┌─ DATA

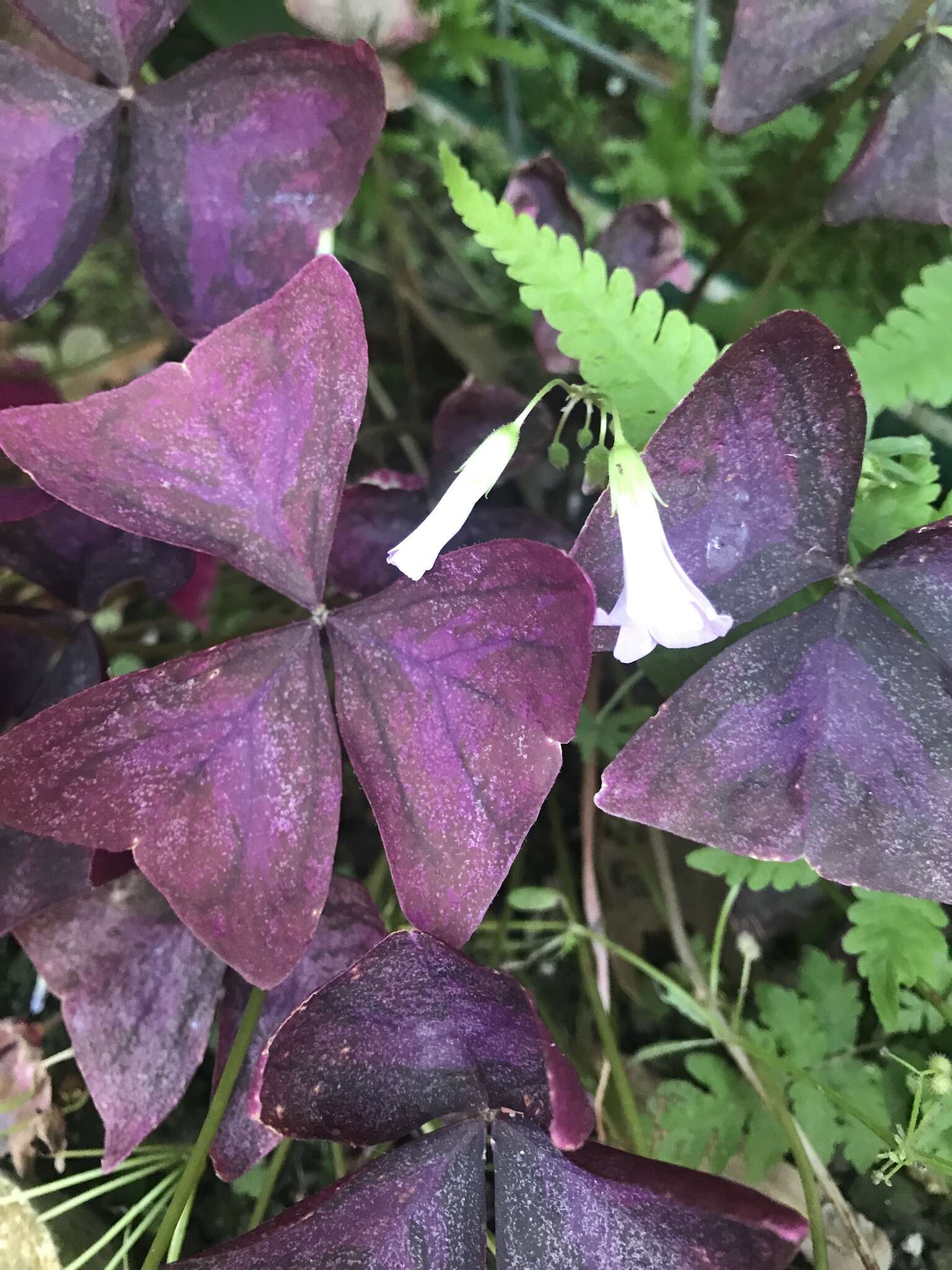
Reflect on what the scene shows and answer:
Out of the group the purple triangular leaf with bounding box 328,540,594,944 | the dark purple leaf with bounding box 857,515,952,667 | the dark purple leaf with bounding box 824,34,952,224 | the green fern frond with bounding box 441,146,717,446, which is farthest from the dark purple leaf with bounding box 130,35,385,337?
the dark purple leaf with bounding box 857,515,952,667

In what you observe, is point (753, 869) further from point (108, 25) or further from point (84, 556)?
point (108, 25)

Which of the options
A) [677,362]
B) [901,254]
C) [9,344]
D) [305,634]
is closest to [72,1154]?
[305,634]

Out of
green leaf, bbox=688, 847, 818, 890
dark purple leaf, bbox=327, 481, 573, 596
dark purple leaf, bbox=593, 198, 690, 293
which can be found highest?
dark purple leaf, bbox=593, 198, 690, 293

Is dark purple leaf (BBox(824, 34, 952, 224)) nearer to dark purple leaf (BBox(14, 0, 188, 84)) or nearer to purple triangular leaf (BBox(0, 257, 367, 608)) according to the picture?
purple triangular leaf (BBox(0, 257, 367, 608))

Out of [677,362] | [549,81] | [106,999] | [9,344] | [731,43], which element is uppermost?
[731,43]

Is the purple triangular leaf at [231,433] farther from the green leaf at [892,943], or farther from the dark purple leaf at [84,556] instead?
the green leaf at [892,943]

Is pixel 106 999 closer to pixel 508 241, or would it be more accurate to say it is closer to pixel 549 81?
pixel 508 241

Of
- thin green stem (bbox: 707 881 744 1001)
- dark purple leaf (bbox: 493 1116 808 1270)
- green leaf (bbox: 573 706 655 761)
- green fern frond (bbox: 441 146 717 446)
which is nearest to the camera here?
dark purple leaf (bbox: 493 1116 808 1270)
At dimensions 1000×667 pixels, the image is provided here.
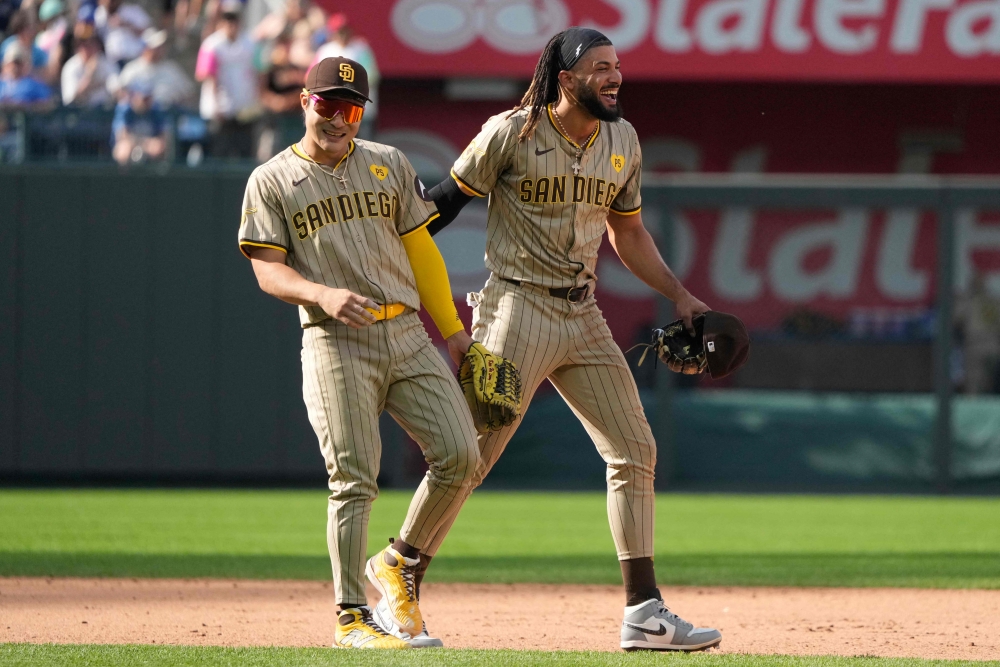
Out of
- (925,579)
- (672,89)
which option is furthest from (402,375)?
(672,89)

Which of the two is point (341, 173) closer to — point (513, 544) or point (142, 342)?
point (513, 544)

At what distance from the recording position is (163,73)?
11.7m

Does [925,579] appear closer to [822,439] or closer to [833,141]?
[822,439]

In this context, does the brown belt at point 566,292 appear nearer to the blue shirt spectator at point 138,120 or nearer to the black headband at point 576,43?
the black headband at point 576,43

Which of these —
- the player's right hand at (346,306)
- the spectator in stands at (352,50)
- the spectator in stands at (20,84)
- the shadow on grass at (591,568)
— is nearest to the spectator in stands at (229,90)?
the spectator in stands at (352,50)

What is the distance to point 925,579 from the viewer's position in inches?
255

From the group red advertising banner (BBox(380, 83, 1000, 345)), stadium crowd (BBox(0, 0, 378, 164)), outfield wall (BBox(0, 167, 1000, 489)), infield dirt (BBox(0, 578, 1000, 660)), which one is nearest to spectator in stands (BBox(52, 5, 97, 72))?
stadium crowd (BBox(0, 0, 378, 164))

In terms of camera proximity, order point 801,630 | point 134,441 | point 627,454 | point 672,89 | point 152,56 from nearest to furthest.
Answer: point 627,454 < point 801,630 < point 134,441 < point 152,56 < point 672,89

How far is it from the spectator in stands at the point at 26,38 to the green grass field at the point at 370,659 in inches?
353

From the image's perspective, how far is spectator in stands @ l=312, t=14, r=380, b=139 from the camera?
11.0 m

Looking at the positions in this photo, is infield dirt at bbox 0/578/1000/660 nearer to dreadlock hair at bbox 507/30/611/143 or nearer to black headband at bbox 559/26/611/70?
dreadlock hair at bbox 507/30/611/143

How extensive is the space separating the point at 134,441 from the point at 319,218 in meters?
7.27

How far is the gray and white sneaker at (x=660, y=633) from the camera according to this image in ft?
14.0

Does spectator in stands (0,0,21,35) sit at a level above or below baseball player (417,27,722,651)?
above
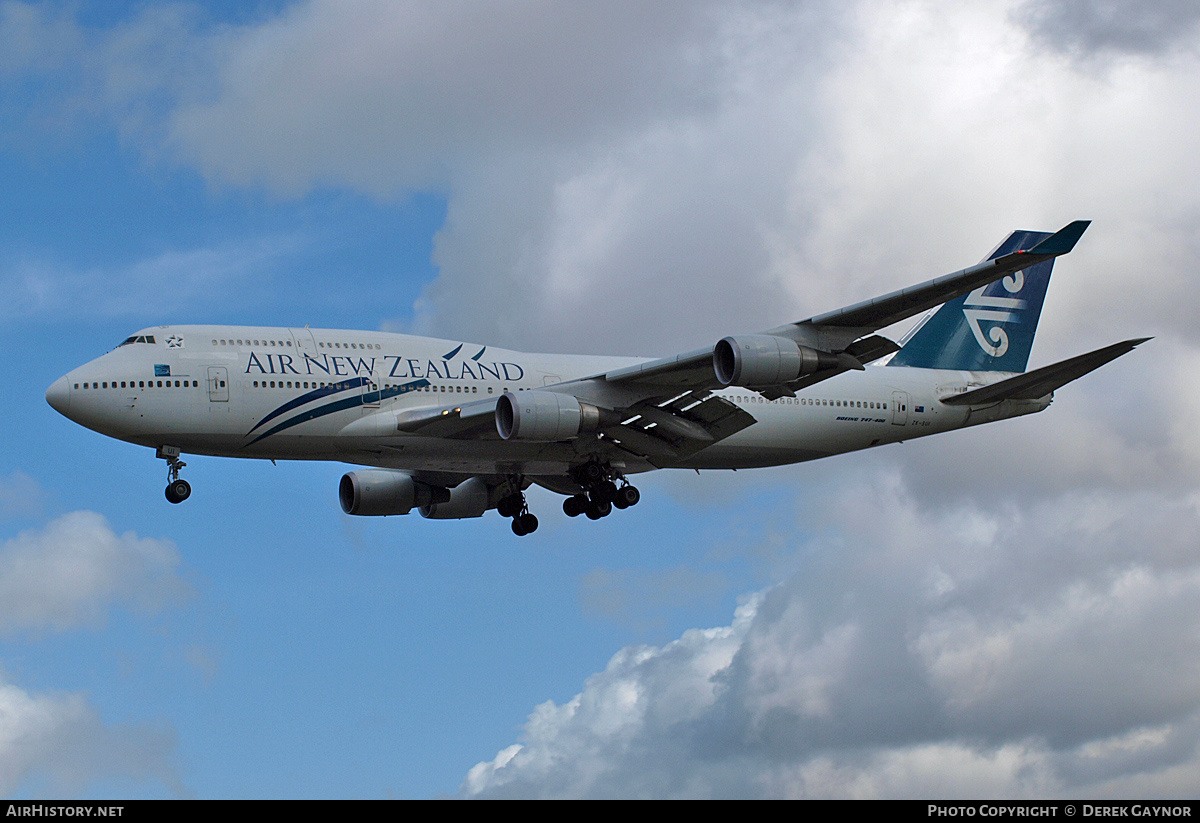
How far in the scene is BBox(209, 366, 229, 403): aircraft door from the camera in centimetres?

└─

*TO BE DONE*
Rewrite all of the records above, replacing every occurrence of "green fern frond" with "fern leaf" and leaving everything else unchanged. Omit the pictures from your answer.

*WRITTEN ANSWER*
Reflect on what the scene shows and answer:
Out of the group the purple triangular leaf with bounding box 328,540,594,944 | the dark purple leaf with bounding box 857,515,952,667 | the dark purple leaf with bounding box 824,34,952,224 | the fern leaf with bounding box 441,146,717,446, which is farthest from the dark purple leaf with bounding box 130,35,385,337?
the dark purple leaf with bounding box 857,515,952,667

In what you observe, is point (753, 869) further from point (108, 25) or further from point (84, 556)?
point (108, 25)

Which of the options
A) [677,362]
B) [901,254]
C) [9,344]
D) [305,634]
is closest to [72,1154]?
[305,634]

Out of
green leaf, bbox=688, 847, 818, 890
dark purple leaf, bbox=327, 481, 573, 596
dark purple leaf, bbox=593, 198, 690, 293
which can be found highest?
dark purple leaf, bbox=593, 198, 690, 293

Is dark purple leaf (BBox(824, 34, 952, 224)) nearer to dark purple leaf (BBox(14, 0, 188, 84)) or nearer to purple triangular leaf (BBox(0, 257, 367, 608)) according to the picture?
purple triangular leaf (BBox(0, 257, 367, 608))

Out of [677,362] | [549,81] | [106,999] | [9,344] | [731,43], which element is uppermost?
[731,43]

Is the purple triangular leaf at [231,433] farther from the green leaf at [892,943], or farther from the dark purple leaf at [84,556] instead?
the green leaf at [892,943]

Is pixel 106 999 closer to pixel 508 241, or would it be more accurate to say it is closer to pixel 549 81?
pixel 508 241

Of
- thin green stem (bbox: 707 881 744 1001)
- dark purple leaf (bbox: 493 1116 808 1270)
- green leaf (bbox: 573 706 655 761)
- fern leaf (bbox: 441 146 717 446)
which is nearest to the camera here?
dark purple leaf (bbox: 493 1116 808 1270)
At dimensions 1000×667 pixels, the image is provided here.
Out of
- (925,579)
- (672,89)
which option is furthest from (402,375)?
(672,89)

Which of the two is point (341, 173) closer to — point (513, 544) or point (142, 342)?
point (513, 544)

At what distance from the recording position is (163,73)?
11.7m

Does [925,579] appear closer to [822,439] or closer to [833,141]?
[822,439]

In this context, does the brown belt at point 566,292 appear nearer to the blue shirt spectator at point 138,120 or nearer to the black headband at point 576,43?
the black headband at point 576,43

Which of these —
- the player's right hand at (346,306)
- the spectator in stands at (352,50)
- the spectator in stands at (20,84)
- the shadow on grass at (591,568)
— is nearest to the spectator in stands at (229,90)?
the spectator in stands at (352,50)

What is the distance to point 925,579 from the viewer's position in inches?
255

From the group red advertising banner (BBox(380, 83, 1000, 345)), stadium crowd (BBox(0, 0, 378, 164)), outfield wall (BBox(0, 167, 1000, 489)), infield dirt (BBox(0, 578, 1000, 660)), which one is nearest to spectator in stands (BBox(52, 5, 97, 72))?
stadium crowd (BBox(0, 0, 378, 164))

In terms of camera proximity, order point 801,630 | point 134,441 | point 627,454 | point 672,89 | point 152,56 from nearest to furthest.
Answer: point 627,454 < point 801,630 < point 134,441 < point 152,56 < point 672,89

How far is it from the spectator in stands at the point at 26,38 to the green grass field at the point at 370,659 in inches?
353

From the image's perspective, how far is spectator in stands @ l=312, t=14, r=380, b=139 from the camera?
11.0 m

Looking at the positions in this photo, is infield dirt at bbox 0/578/1000/660 nearer to dreadlock hair at bbox 507/30/611/143 or nearer to black headband at bbox 559/26/611/70?
dreadlock hair at bbox 507/30/611/143

How extensive is the space separating the point at 134,441 from the point at 319,218 in meters?
7.27

How far is the gray and white sneaker at (x=660, y=633) from the camera according to this image in ft?
14.0

Does spectator in stands (0,0,21,35) sit at a level above or below baseball player (417,27,722,651)?
above
How far in the scene is BBox(209, 366, 229, 403): aircraft door from the camera in centimetres?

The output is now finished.